Hey FarCry - Other than St. John, it's not that getting water is an issue... There's Marina Cay, Leverick, Sopers and many other places. It's the flexibility and convenience of having the option of not getting water at all... If the family wants to sail around St. John, the 260 gallons would allow us to do that, as getting water in St. John is tricky since Cruz Bay is off-limits for IYC.

Also, the 440 has two heads which would be very convenient for a family of 5.

Thanks,

Doug


----------



## FarCry (Apr 21, 2007)

rundugrun said:


> Hey FarCry - Other than St. John, it's not that getting water is an issue... There's Marina Cay, Leverick, Sopers and many other places. It's the flexibility and convenience of having the option of not getting water at all... If the family wants to sail around St. John, the 260 gallons would allow us to do that, as getting water in St. John is tricky since Cruz Bay is off-limits for IYC.
> 
> Also, the 440 has two heads which would be very convenient for a family of 5.
> 
> ...


Doug,

I think it's all of about 3 miles from Cruz Bay to AYH by IYC where you could buy water. If you are on the the other side of St John, West End/ Sopers can be as close as 2 miles from Leinster, for example. Appreciate your desire for flexibility and hoping not to refill during your trip. You might just hover by the fresh water pump switch on the breaker panel and turn it off if a shower is running a bit too long.  I assume those would motor at 7-8kts if you wanted to make a dash for water.
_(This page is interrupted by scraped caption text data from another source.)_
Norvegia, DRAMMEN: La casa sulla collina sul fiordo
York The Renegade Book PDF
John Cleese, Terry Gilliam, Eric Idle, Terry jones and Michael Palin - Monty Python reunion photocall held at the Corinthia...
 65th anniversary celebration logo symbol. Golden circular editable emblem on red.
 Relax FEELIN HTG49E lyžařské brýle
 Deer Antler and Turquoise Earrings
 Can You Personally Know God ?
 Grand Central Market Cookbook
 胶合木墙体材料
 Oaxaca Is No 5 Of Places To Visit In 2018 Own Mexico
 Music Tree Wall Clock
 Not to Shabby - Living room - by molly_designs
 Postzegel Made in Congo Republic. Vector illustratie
It wouldn't take long with the short distances involved.

Enjoy your trip.

FYI--They are selling water and fuel in Great Harbour on Jost now too.


----------



## rundugrun (Feb 1, 2010)

Well... when I run out of water in about 4-5 days, I won't be just 3 miles from AYH. I probably would be on the south side of St. John (Lamsheur) if we stay in the USVI. If we go the BVI route, GH on JVD is a great option.  

We can't go wrong with either boat, which makes the decision tricky. Thanks for the well-wishes, we certainly will have a good time either way.

Doug


----------



## -OvO- (Dec 31, 2011)

Why is Cruz Bay off limits? Because of the commercial traffic? It's got a nice well-marked channel...


----------



## rundugrun (Feb 1, 2010)

Most charter companies don't allow their charter boats to go in Cruz Bay. I've always thought it was because of the commercial traffic.


----------



## fallard (Nov 30, 2009)

Over the years, I've got water twice in Cruz Bay on IYC yachts--a 350 and a 420. Just be careful that you check in with customs at Cruz Bay first, if you are coming in from the BVI. 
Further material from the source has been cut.